Le noble eut un sourire méprisant et déclara :

« Vous agissez comme un vulgaire assassin. »

Pavel haussa les épaules sans prendre la peine de répondre.

« Mettons un terme à cette situation. Je vous laisse le choix entre partir ou tenter de survivre à mes gardes.

- Vous avez la sagesse de ne pas rechercher l’affrontement direct, observa le soldat avec indifférence, mais j’ai endormi le seul garde à proximité et vous avez donné ordre de ne pas vous déranger avant trois heures. À présent cessez de délayer l’échéance. »

Le ministre comprit qu’il était piégé au sein même de sa propre maison et se raidit. Il alla prendre un sabre posé sur la cheminée et se mit en garde.

« Votre bureau est trop petit pour un duel. fit remarquer son adversaire. Et vous aggravez votre cas.

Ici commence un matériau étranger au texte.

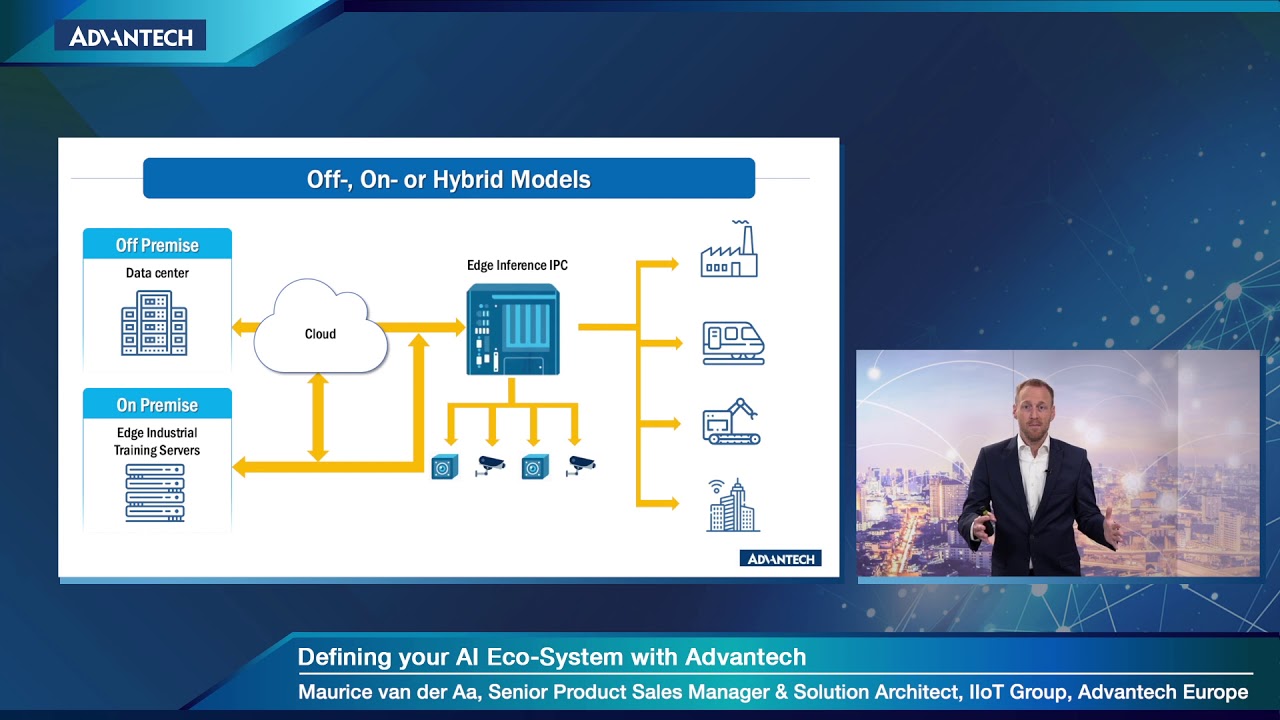 ADVANTECH

Off-, On- or Hybrid Models

Off Premise
Data center

On Premise
Edge Industrial Training Servers

Cloud

Edge Inference IPC

ADVANTECH

Defining your AI Eco-System with Advantech
Maurice van der Aa, Senior Product Sales Manager & Solution Architect, IIoT Group, Advantech Europe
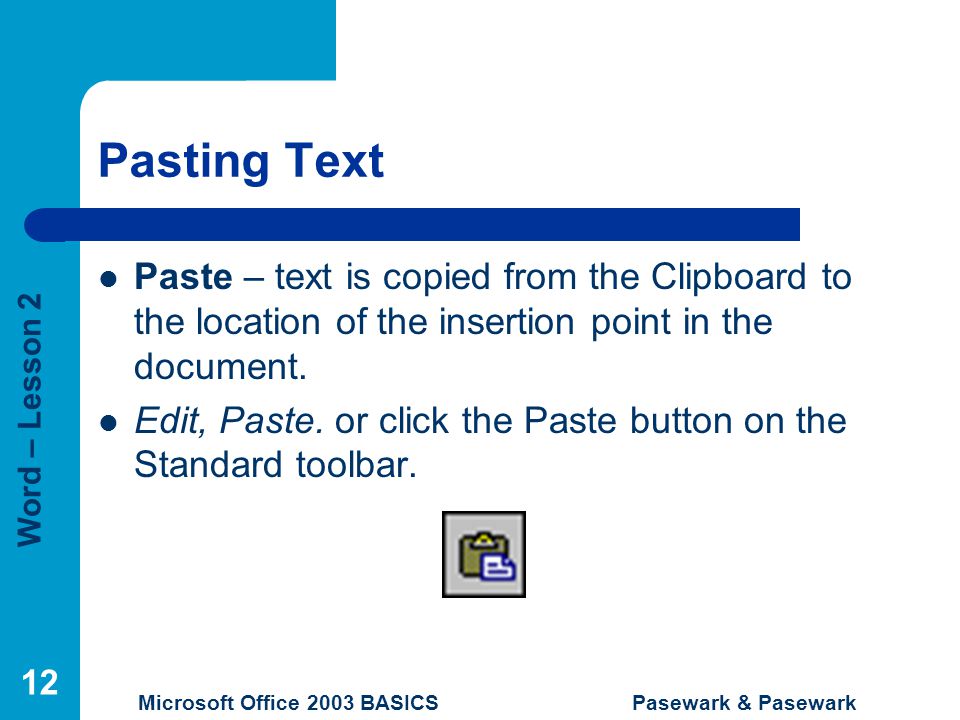 Word – Lesson 2

Pasting Text

- Paste – text is copied from the Clipboard to the location of the insertion point in the document.
- Edit, Paste. or click the Paste button on the Standard toolbar.

12

Microsoft Office 2003 BASICS

Pasewark & Pasewark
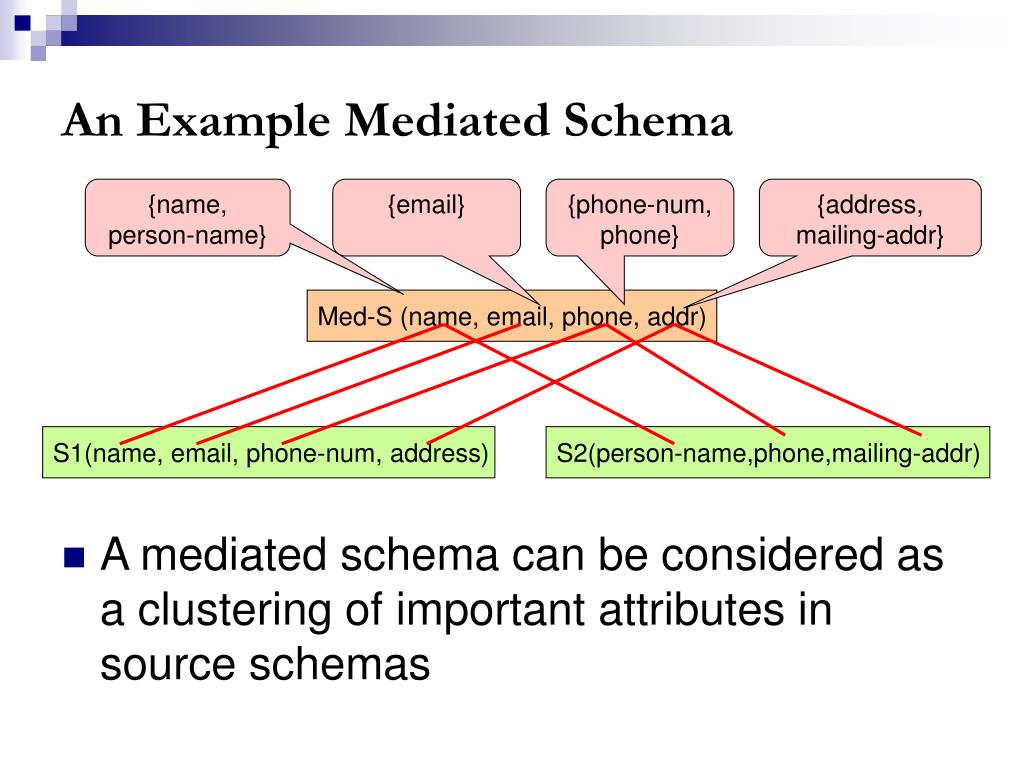 An Example Mediated Schema

{name, person-name}

{email}

{phone-num, phone}

{address, mailing-addr}

Med-S (name, email, phone, addr)

S1(name, email, phone-num, address)

S2(person-name,phone,mailing-addr)

A mediated schema can be considered as a clustering of important attributes in source schemas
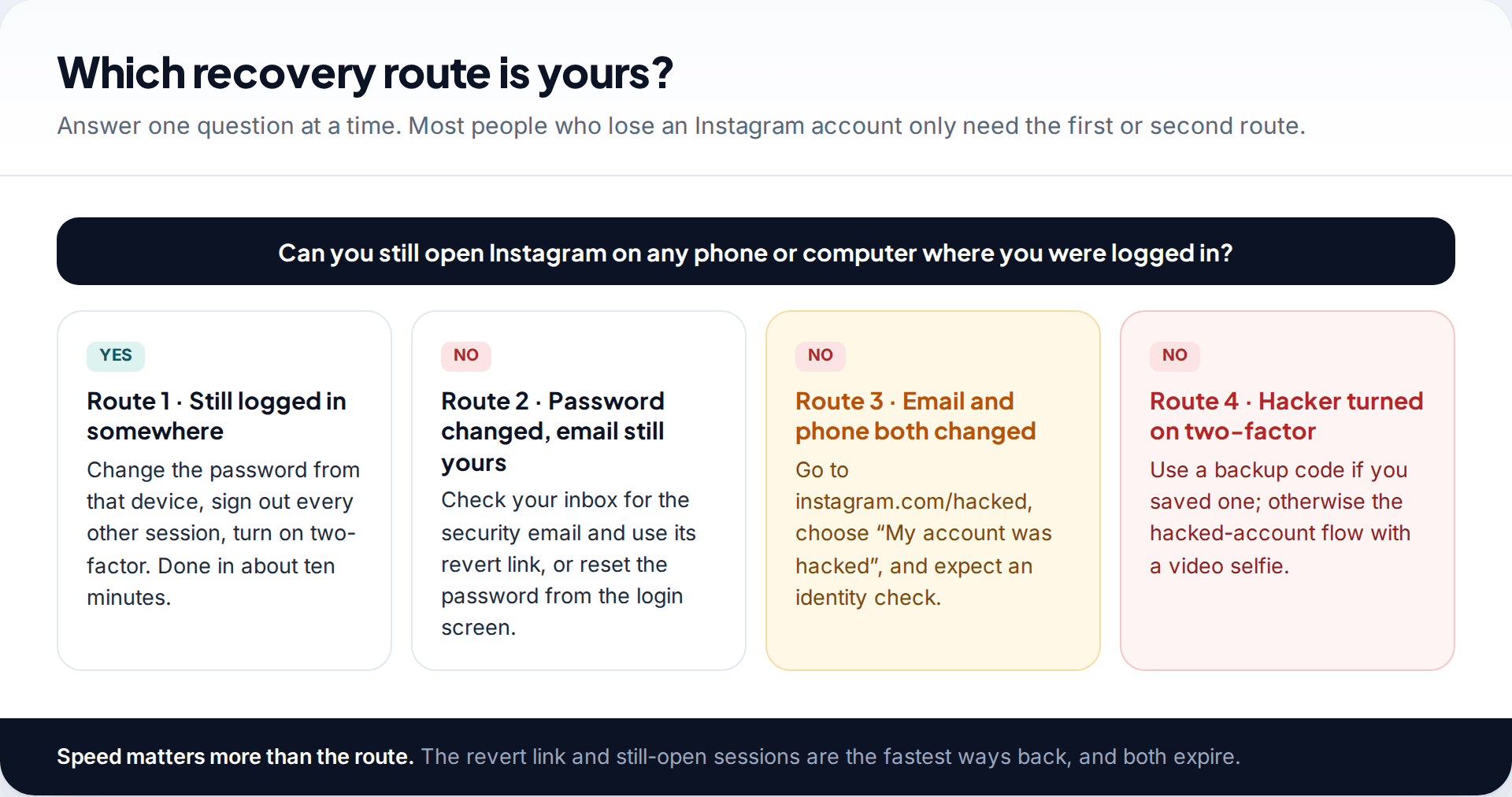 Which recovery route is yours?

Answer one question at a time. Most people who lose an Instagram account only need the first or second route.

Can you still open Instagram on any phone or computer where you were logged in?

YES

Route 1 · Still logged in somewhere

Change the password from that device, sign out every other session, turn on two-factor. Done in about ten minutes.

NO

Route 2 · Password changed, email still yours

Check your inbox for the security email and use its revert link, or reset the password from the login screen.

NO

Route 3 · Email and phone both changed

Go to instagram.com/hacked, choose “My account was hacked”, and expect an identity check.

NO

Route 4 · Hacker turned on two-factor

Use a backup code if you saved one; otherwise the hacked-account flow with a video selfie.

Speed matters more than the route. The revert link and still-open sessions are the fastest ways back, and both expire.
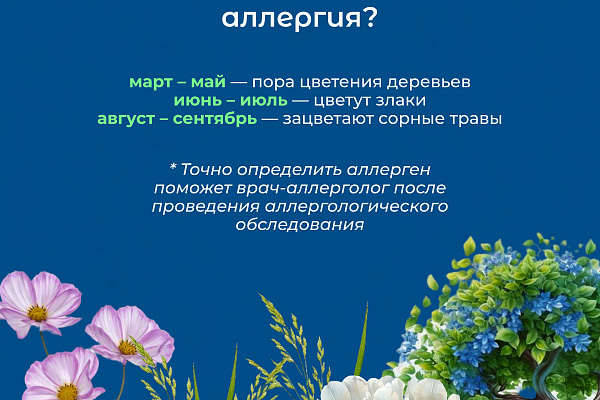 аллергия?

март – май — пора цветения деревьев
июнь – июль — цветут злаки
август – сентябрь — зацветают сорные травы

* Точно определить аллерген поможет врач-аллерголог после проведения аллергологического обследования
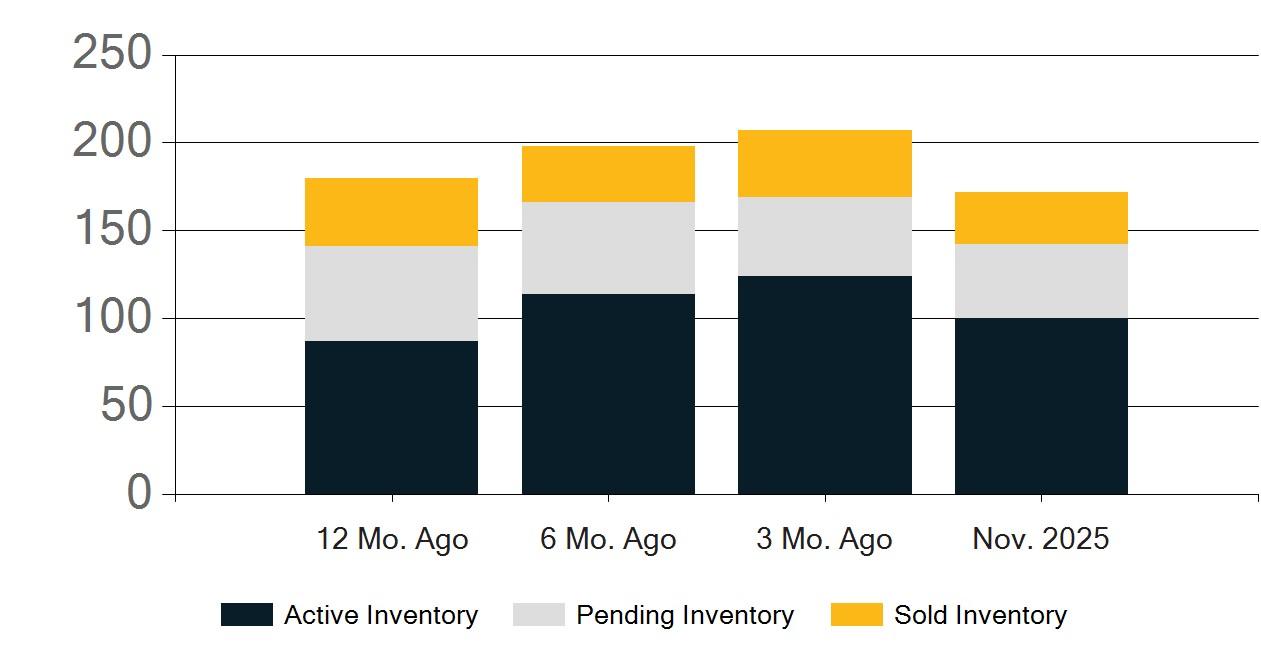 250
200
150
100
50
0

12 Mo. Ago
6 Mo. Ago
3 Mo. Ago
Nov. 2025

Active Inventory
Pending Inventory
Sold Inventory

- Peu m’importe, puisque vous voulez me tuer. Mais sachez que votre venue ici ne sera pas sans conséquences. N’oubliez pas qui je suis. »

Pavel haussa un sourcil dubitatif avant de dégainer. Le noble se sentit soudain insignifiant sous son regard acier. Rien ne subsistait devant sa lame, leur différence d’origine sociale, les titres de l’un et le métier de l’autre, seule une issue, le trépas de l’un et la vie pour l’autre. Le Chasseur garda son épée dans la main droite et resta sur la défensive. Le conjuré attaqua d’un estoc. Il l’esquiva à peine et saisit la lame dans sa main gauche. L’autre n’eut pas le temps d’être surpris, son cœur fut transpercé et il s’effondra. D’un mouvement, le soldat débarrassa sa lame du sang avant de rengainer. Sans un regard pour le corps il alla s’assoir au bureau et considéra les documents qui y étaient classés. Il disposait de quelques heures pour les examiner mais ne voulait pas s’attarder. Il laissa de côté les textes relatifs au gouvernement pour consulter la pile concernant le complot. Alors qu’il prenait la lettre du dessus du sang tacha l’enveloppe. Il suspendit son geste et considéra sa main automate pensivement. Les pièces avaient été éclaboussées par endroits d’un vermeil qui assombrissait le papier. Il allait devoir la nettoyer soigneusement une fois à la maison.